For training/fine-tuning, multiply by ~3–4× for activations and optimizer state.

HF Inference API (serverless)

Fast for tiny one-off jobs without setting up a GPU. The model has to be supported on the serverless tier (smaller models, popular pipelines).

bash
uv pip install huggingface_hub python-dotenv     # or: uv add huggingface_hub python-dotenv

Put your token in .env rather than exporting per-shell:

# .env (gitignored)
HF_TOKEN=hf_...
python
from dotenv import load_dotenv
load_dotenv()    # InferenceClient reads HF_TOKEN from env

from huggingface_hub import InferenceClient

client = InferenceClient(model="facebook/esm2_t33_650M_UR50D")
result = client.feature_extraction("MKTAYIAKQR")

The serverless API supports tasks like feature_extraction, text_generation, image_classification, token_classification. For non-standard scientific tasks (e.g., DNA sequence generation), you may need Inference Providers or local execution instead.

HF Inference Providers

For very large models or when you want production throughput. Inference Providers route requests to vetted backends (Together, Fireworks, Replicate, Sambanova, etc.) that host frontier models.

python
from huggingface_hub import InferenceClient

client = InferenceClient(provider="together", model="arcinstitute/evo2_40b")
output = client.text_generation("ATCGGCTA", max_new_tokens=64)

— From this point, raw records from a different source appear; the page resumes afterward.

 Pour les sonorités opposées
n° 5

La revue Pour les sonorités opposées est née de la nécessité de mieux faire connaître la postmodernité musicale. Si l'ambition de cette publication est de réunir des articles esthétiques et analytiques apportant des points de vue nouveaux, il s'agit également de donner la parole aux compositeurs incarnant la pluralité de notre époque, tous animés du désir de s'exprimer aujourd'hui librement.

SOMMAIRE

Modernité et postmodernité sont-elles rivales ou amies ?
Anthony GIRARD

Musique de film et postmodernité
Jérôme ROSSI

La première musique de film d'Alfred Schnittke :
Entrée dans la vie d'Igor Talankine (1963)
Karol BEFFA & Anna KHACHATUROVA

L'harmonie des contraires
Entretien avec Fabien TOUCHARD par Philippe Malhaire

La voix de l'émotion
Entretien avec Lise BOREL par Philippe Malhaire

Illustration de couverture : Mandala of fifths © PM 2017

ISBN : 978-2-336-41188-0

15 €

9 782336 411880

Check the model card for which providers host it. Not every catalog model is available — many are research-only and only hosted by their authors as a Space.

After loading: standard pipelines apply

Once the model is loaded, scientific models behave like any other transformers model — you embed sequences, generate, classify, or fine-tune. The unique steps are:

  1. Use the matching tokenizer/feature extractor. Don't try to feed protein sequences to a DNA tokenizer; the alphabets are different and the model will silently produce garbage.
  2. Match the preprocessing from pretraining. For fine-tuning, the catalog's blog posts often spell out exact preprocessing recipes (special tokens, normalization, augmentation). Read them before training.
  3. Mind the output head. Many scientific foundation models are masked-LM by default; classification or regression downstream tasks usually need an extra head layered on model.last_hidden_state.

When you can't run a model anywhere

Some catalog models are demo-only — the authors host a Space but never published weights. In that case:

  • See using-spaces.md and call the Space via gradio_client.
  • Or surface this constraint to the user and offer the next-best fully-open alternative from the same topic file.